BEGIN GIVEN ENTRIES
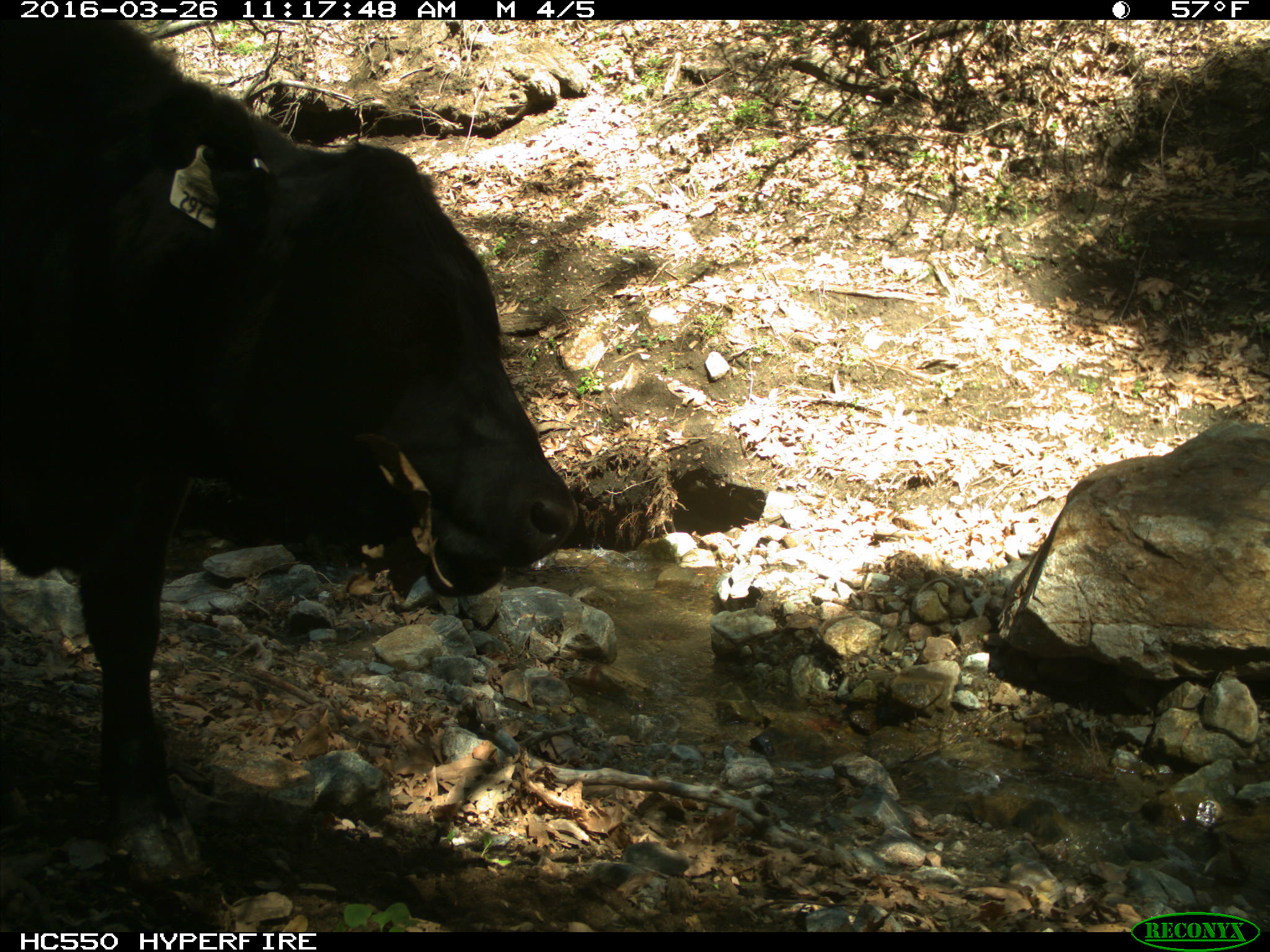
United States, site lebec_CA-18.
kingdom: Animalia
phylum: Chordata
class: Mammalia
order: Artiodactyla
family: Bovidae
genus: Bos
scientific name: Bos taurus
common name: domestic cow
Bos taurus (domestic cow).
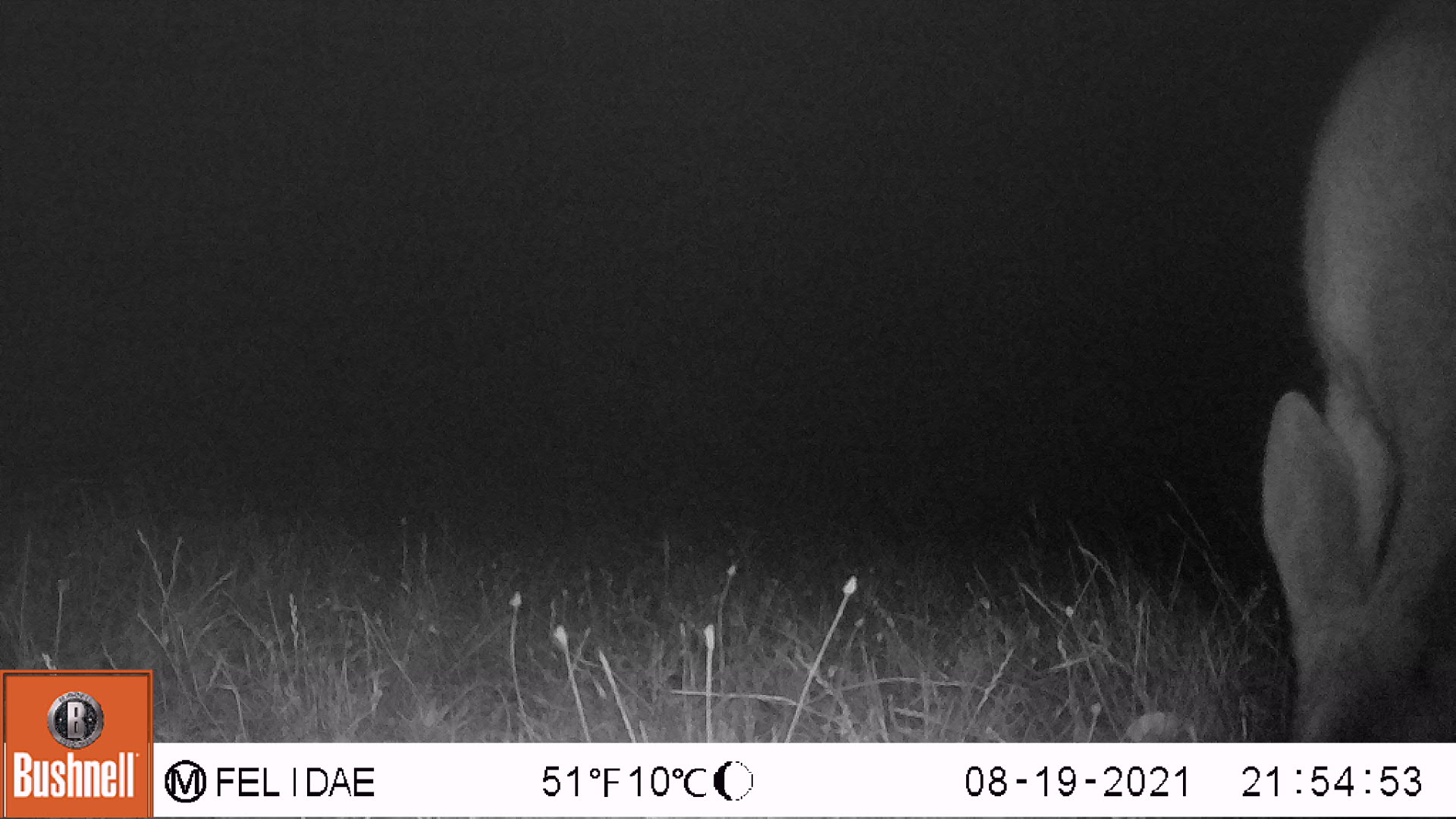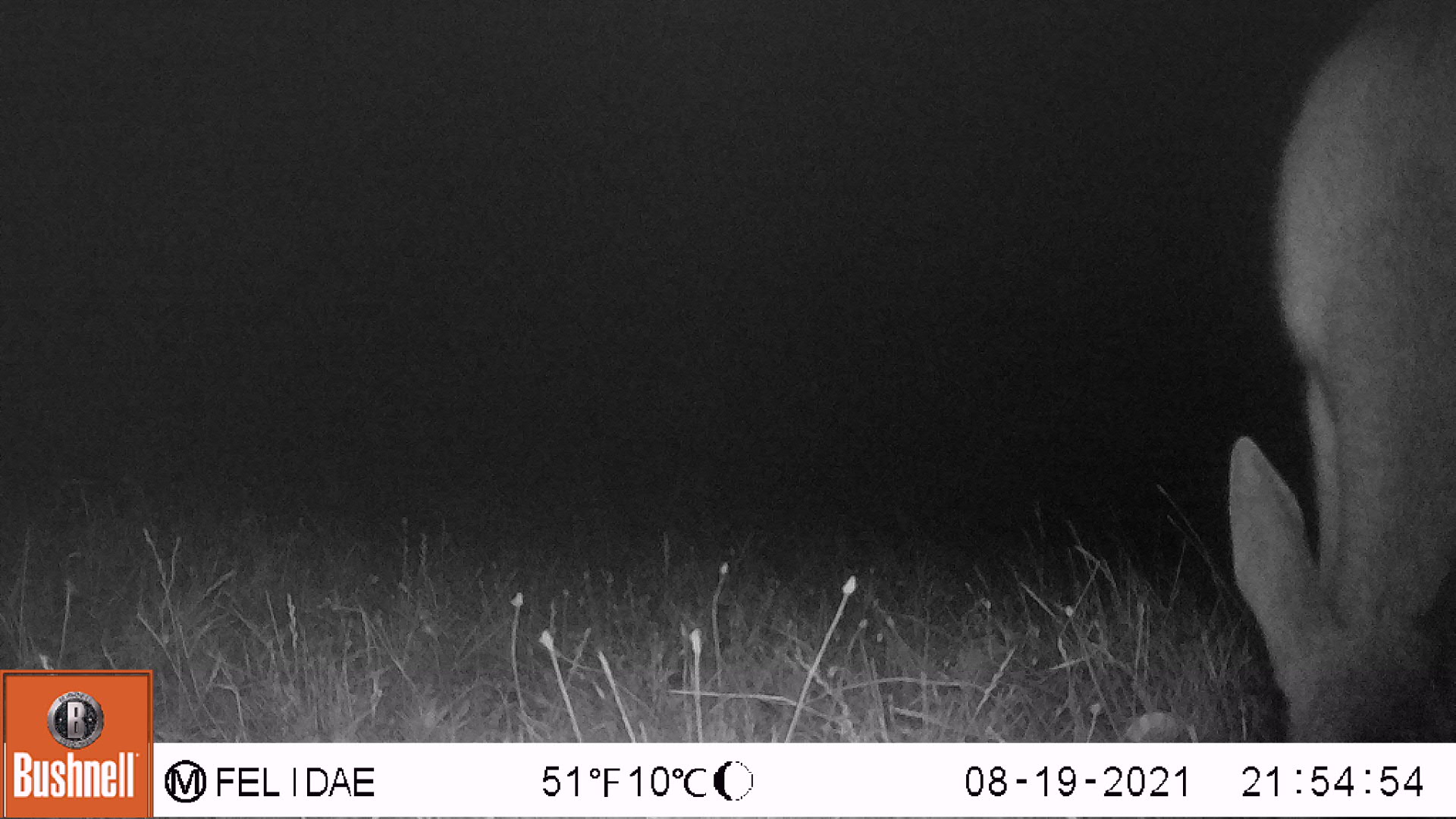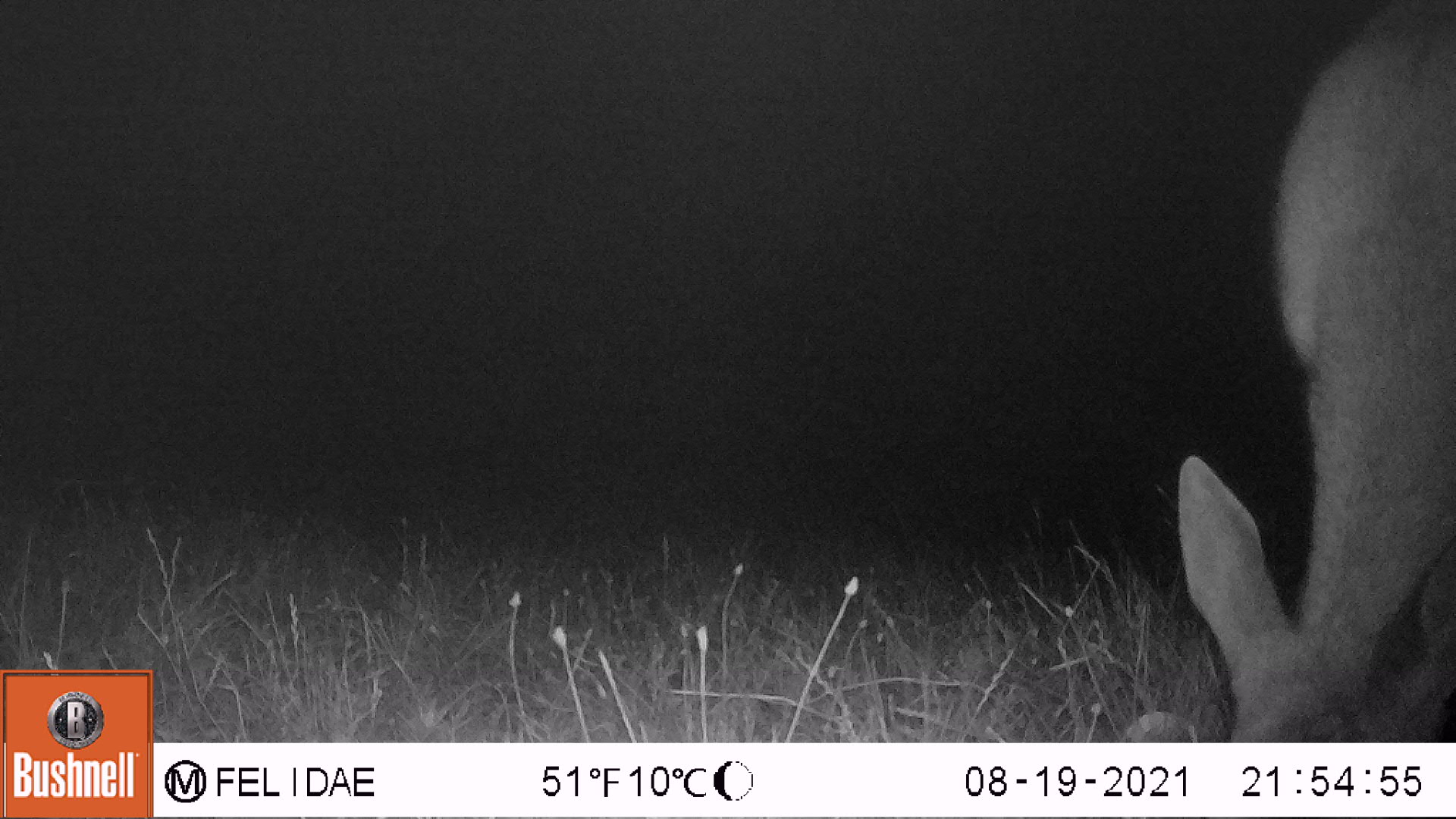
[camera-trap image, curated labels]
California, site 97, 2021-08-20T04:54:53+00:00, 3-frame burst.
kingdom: Animalia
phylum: Chordata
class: Mammalia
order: Artiodactyla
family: Cervidae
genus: Odocoileus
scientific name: Odocoileus hemionus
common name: mule deer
Mule deer (Odocoileus hemionus).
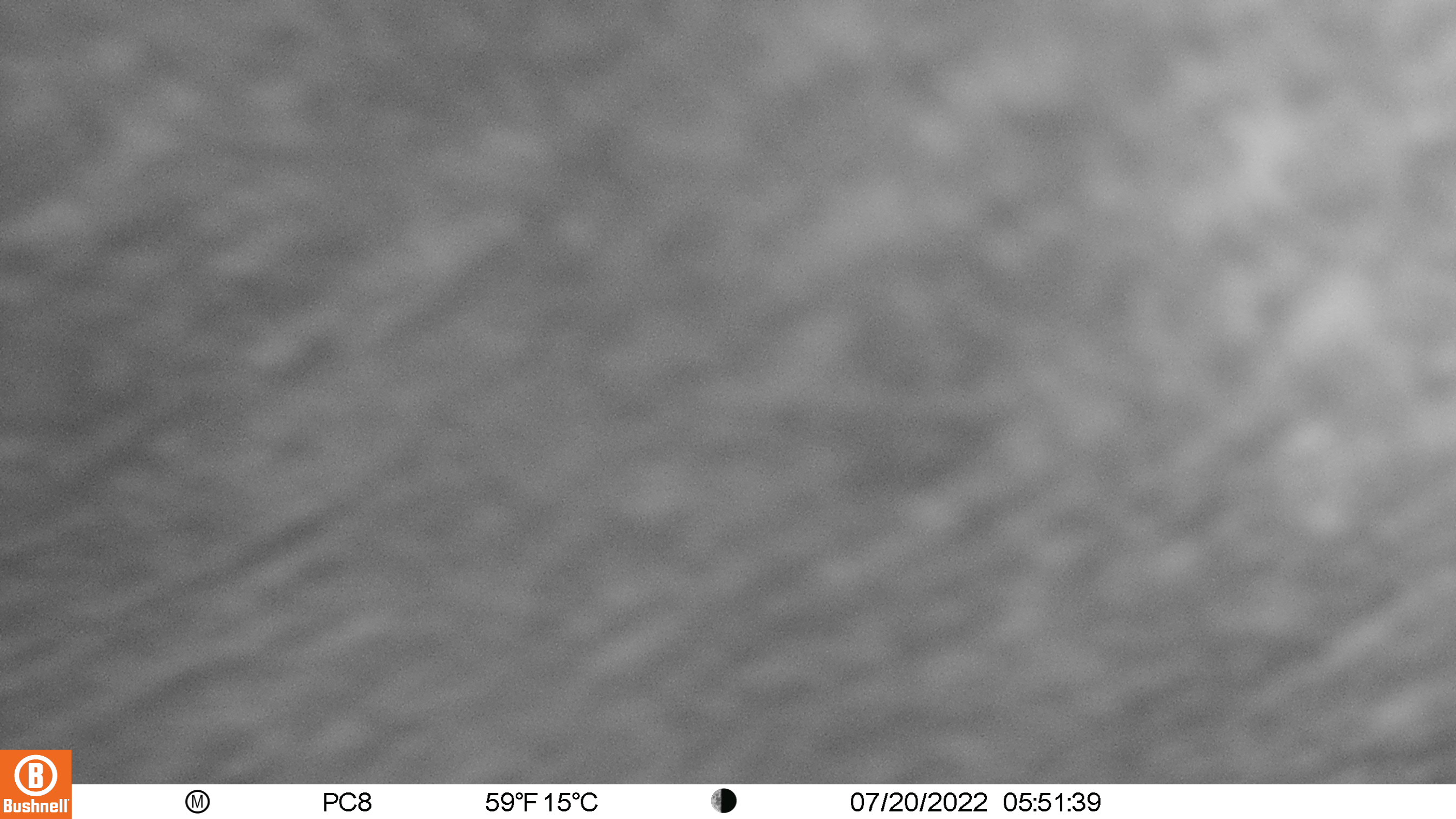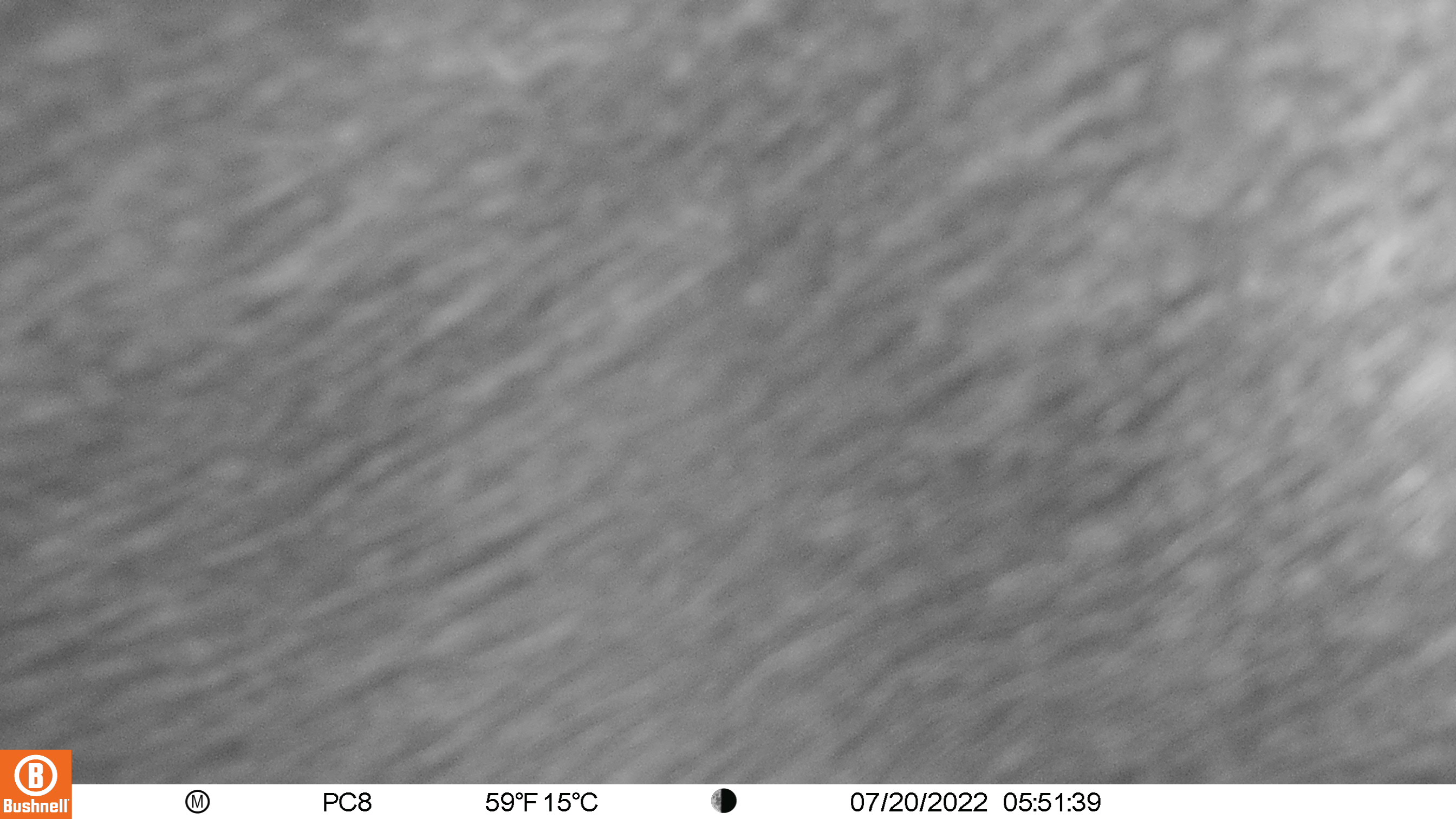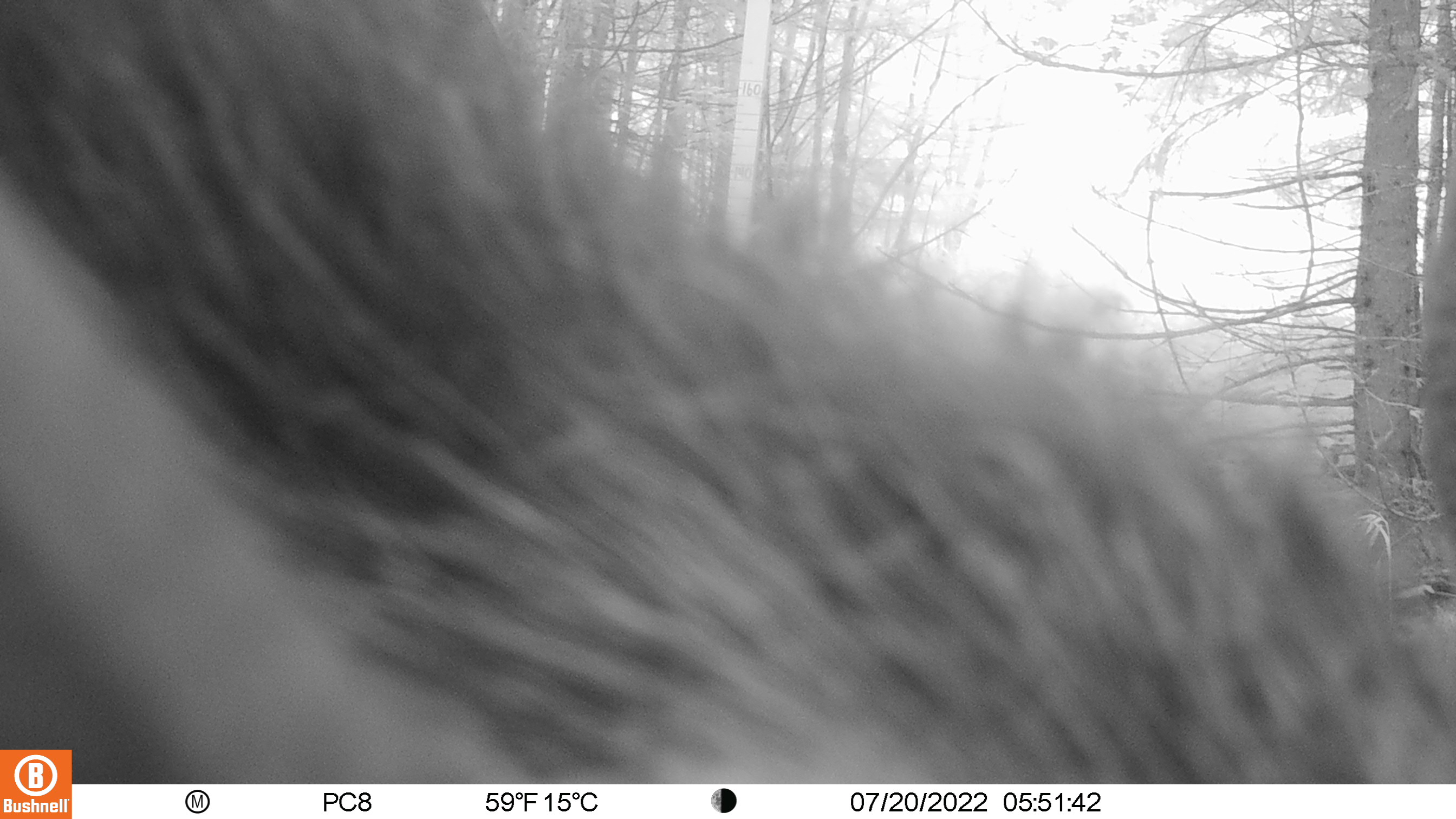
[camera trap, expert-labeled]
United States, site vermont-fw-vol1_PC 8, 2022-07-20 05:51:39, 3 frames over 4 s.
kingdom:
END GIVEN ENTRIES
▶ **ABOUT THIS TASK**
For this exercise, reproduce exactly each line from the one containing "[camera trap, expert-labeled]" through the last line of the data, and no others.

▶ **ANSWER TO THE EXERCISE**
[camera trap, expert-labeled]
United States, site vermont-fw-vol1_PC 8, 2022-07-20 05:51:39, 3 frames over 4 s.
kingdom:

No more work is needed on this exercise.